突然現れた辰兄は俺の目の前にやってきて、両手をがっしりと握った。
「よくやったぞ、和樹!」
「へ?」
「これで今日の仕事は終わりだ。もう飯は食ったか? まだなら一緒に――」
「いや、ちょっと、話が見えないっス」
自慢じゃないが、俺は今日も仕事をサボったという自覚がある。辰兄の勘違いじゃないのか。
辰兄はそのまましゃがみこみ、こてつを抱き上げた。
こてつは抱っこがキライなので、しきりに身を捩りイヤだイヤだとアピールする。だが辰兄のがっしりとした腕に抱かれて観念したのか、こてつは大人しくなった。
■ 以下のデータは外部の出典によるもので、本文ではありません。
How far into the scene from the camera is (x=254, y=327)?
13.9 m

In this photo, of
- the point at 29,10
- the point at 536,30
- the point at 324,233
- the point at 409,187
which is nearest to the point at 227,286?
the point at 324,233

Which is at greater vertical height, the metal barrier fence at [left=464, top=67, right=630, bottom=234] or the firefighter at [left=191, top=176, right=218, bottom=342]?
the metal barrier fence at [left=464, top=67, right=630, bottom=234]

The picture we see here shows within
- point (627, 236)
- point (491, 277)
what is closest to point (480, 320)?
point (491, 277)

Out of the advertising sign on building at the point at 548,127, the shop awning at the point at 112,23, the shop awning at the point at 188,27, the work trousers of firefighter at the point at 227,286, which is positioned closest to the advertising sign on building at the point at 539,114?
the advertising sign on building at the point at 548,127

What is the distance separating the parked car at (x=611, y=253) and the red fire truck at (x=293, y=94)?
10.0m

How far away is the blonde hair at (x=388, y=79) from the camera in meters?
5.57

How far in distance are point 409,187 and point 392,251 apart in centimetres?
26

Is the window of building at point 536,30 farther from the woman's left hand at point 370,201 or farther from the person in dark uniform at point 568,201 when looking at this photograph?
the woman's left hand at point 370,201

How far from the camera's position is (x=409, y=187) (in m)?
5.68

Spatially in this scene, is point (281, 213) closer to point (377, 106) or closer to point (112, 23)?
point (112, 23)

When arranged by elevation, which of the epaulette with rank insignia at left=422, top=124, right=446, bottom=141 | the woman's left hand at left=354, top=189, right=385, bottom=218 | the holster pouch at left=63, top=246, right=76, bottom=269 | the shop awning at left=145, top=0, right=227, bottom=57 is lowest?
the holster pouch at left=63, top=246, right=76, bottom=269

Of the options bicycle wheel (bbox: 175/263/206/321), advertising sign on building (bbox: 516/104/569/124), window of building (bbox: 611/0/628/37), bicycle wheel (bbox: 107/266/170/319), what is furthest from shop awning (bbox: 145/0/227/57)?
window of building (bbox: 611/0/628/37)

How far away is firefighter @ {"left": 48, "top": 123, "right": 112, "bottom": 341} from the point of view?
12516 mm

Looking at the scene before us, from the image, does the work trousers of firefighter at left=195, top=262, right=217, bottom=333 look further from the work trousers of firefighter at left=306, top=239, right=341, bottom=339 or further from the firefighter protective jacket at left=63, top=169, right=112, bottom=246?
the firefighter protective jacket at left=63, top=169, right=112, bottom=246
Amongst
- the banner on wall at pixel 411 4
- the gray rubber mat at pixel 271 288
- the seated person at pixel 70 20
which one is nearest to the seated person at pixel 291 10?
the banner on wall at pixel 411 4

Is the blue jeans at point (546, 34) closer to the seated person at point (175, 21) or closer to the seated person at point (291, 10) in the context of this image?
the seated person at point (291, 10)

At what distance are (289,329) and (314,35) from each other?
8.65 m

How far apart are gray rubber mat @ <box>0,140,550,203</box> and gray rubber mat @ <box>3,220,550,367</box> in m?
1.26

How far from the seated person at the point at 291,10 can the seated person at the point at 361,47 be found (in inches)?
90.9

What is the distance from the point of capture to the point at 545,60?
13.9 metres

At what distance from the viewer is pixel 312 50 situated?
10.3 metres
辰兄はそのまま校舎内へと進もうとする。これには俺だけじゃなくて、生徒会のふたりも驚いた。
「どこに行くんだ、辰己?」
と副会長さん。
「どこって風紀の所さ。和樹、お前も来いよ」
「それは困る。その猫は、僕ら生徒会が見つけたものだ。こちらで処理する」
『もの』とか『処理』とか、いちいちムカつく言い方をする副会長さんを、俺は好きになれそうにない。
「そう言われてもな、こっちだって仕事なんだ。わかってくれよ、千晴」
「仕事ってどういう意味です?」
今まで黙ってた久世ちゃんが口を挟む。
「野良ネコ探しさ」
「は?」
珍しく辰兄以外の全員がハモる。